Japan's Horse of the Year seemed sprinkled with stardust as she strode along the turf for the first time Tuesday morning to the backdrop of the rising sun.

Numerous film crews and a legion of reporters, notebooks in hand, were hanging off every word that trainer Sei Ishizaka dared to utter as the filly stretched her legs by completing a full lap of the course.

Ishizaka does not seem the type to resort to hyperbole, being a fairly typical exponent of Japanese humility, but there was no disguising where he felt his filly should be in the pantheon of Japanese equine achievement.

"In the history of the Japan Racing Association there have been several fillies that have achieved the Triple Crown," Ishizaka stated.

"I believe she is better than most of them and is still young. She is only just four years old and can be one of the best fillies ever."

Gentildonna's Triple Tiara success last season was nothing but par for the course as the daughter of Deep Impact, a Japanese Triple Crown winner himself.

It was Gentildonna's victory in the Japan Cup in Tokyo in November, however, that sealed her greatness. In second was Orfevre, himself a Triple Crown winner who had thrown away the Prix De l'Arc Triomphe at Longchamp a month earlier.

The colt, who was the highest-rated middle distance performer in the world, tried to bustle and bump the younger filly out of stealing his limelight but under Yusanari Iwata she gave as good as she got in return and fought furiously to deny Orfevre by a nose.

She became the first three-year-old filly in history to win the Group 1 race, run over the Sheema distance of 2,400 metres.

"To be ranked as the top filly in the world is a great honour," Ishizaka said. "If she can race in the same sort of form that she has in the past then she has a very good chance of winning. Her greatest assets are that she is a very clever horse and has a very strong heart."

Winning in Japan is one thing, but Japanese fillies have struggled to assert themselves on the world stage in the past.

Vodka, the highest-earning filly of all-time in Japan, could not land a blow in four starts in Dubai in three seasons from 2008.

Buena Vista, the 2011 Japan Cup winner, was only eighth in the Dubai World Cup behind Victoire Pisa the same year, although it had finished second in the Sheema Classic the previous season.

Ishizaka knows how hard it can be to translate Japanese form to foreign climes having brought Vermilion to Dubai without success twice.

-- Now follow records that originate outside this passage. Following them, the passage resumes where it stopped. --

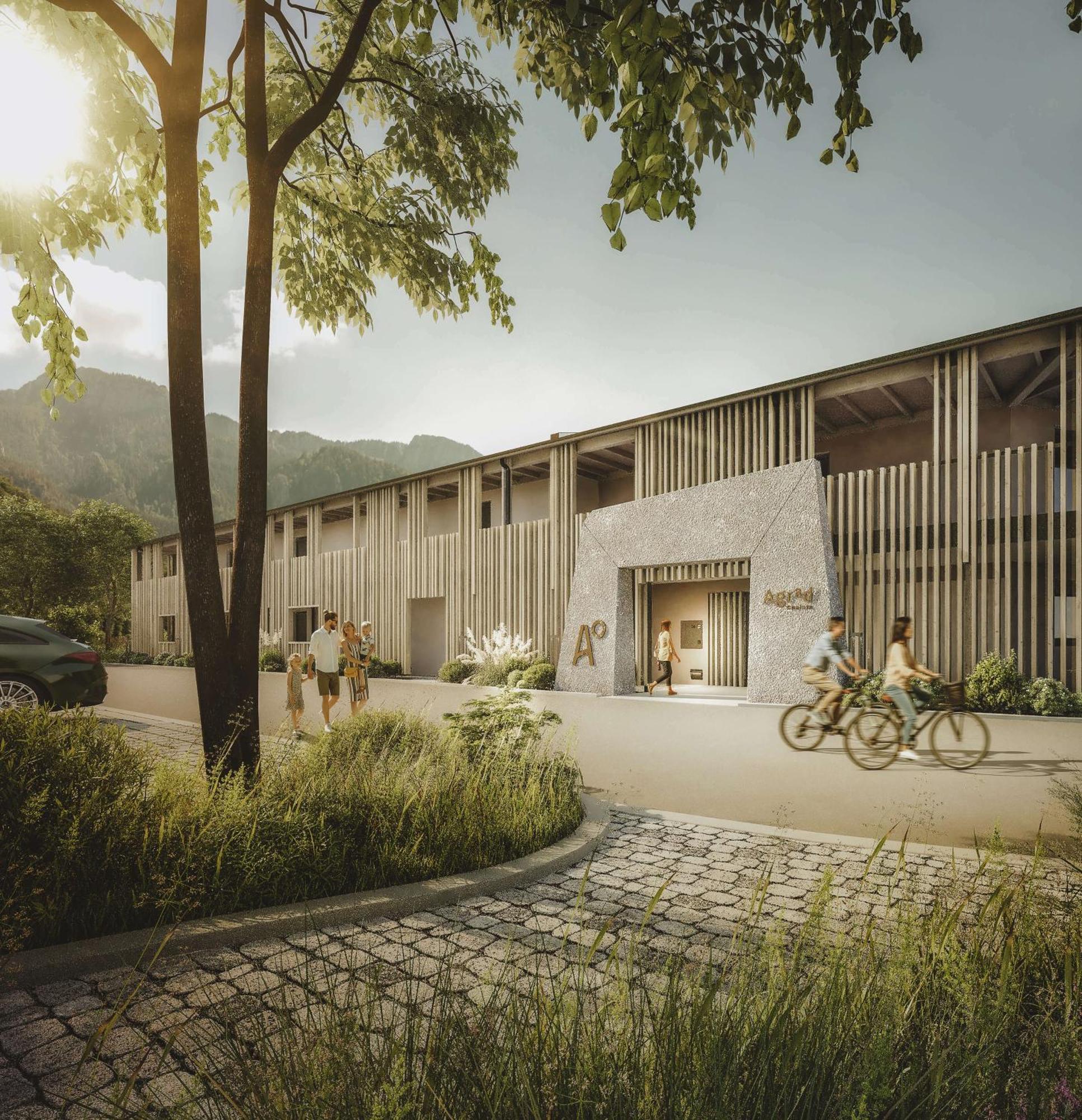 Agrad Chalets Aschau im Chiemgau Exterior foto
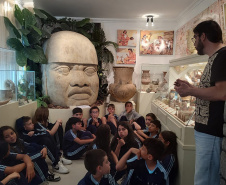Estado investe na educação cultural com nova liberação de recursos para visitas a museus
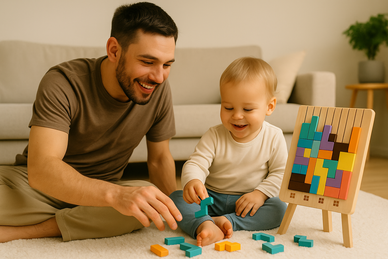 Feel proud knowing every moment they spend playing is helping them grow safely, creatively, and away from screens.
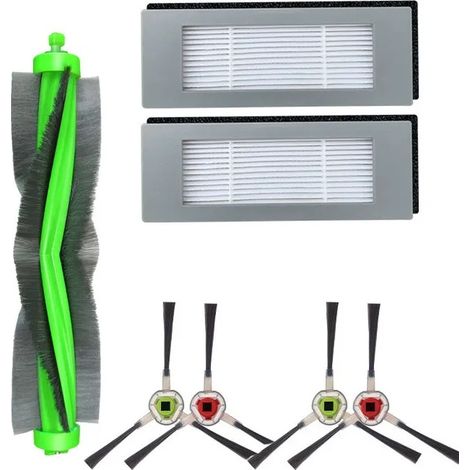 Kit para iRobot Roomba Combo R113840 R111840: filtros HEPA y cepillos (1/3)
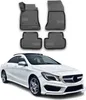 2013-2019 Mercedes CLA C117 Fußmatten TPE Schwarz 4 tlg Produktbild-Vorschau 1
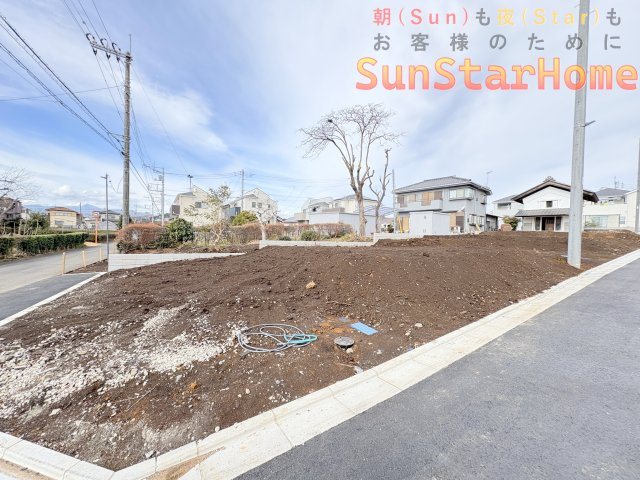 【サンスターホーム】青梅市師岡町2丁目　建築条件無し売地1号区の外観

Vermilion was 15 lengths behind Invasor in the 2007 World Cup, and was firmly put in his place when Curlin put 40 lengths on him 12 months later.

"It is very difficult to win on the world stage," Ishizaka said.

"There have been many statistics that said she could not win the Japan Cup and the Oaks. She overcame them all and re-wrote history.

"Bringing a horse all the way to Dubai is not going to be easy, I know that. Gentildonna is not an ordinary superstar horse though.

"She is out of the range of any other."

There were around 30 Japanese journalists on Tuesday and that number is set to swell over the next few days as Dubai World Cup night looms.

What seems impossible to get much greater, however, is the admiration in which those journalists hold Gentildonna.

"Everybody in Japan thinks she is a superstar," said Miho Wada, a journalist for Nikkan Sports News, a Japanese daily racing paper.

"Daughters of Deep Impact are usually compact, but she is well muscled and very powerful. She is getting bigger all the time, especially in her hind quarter, which does not look very lady-like at all."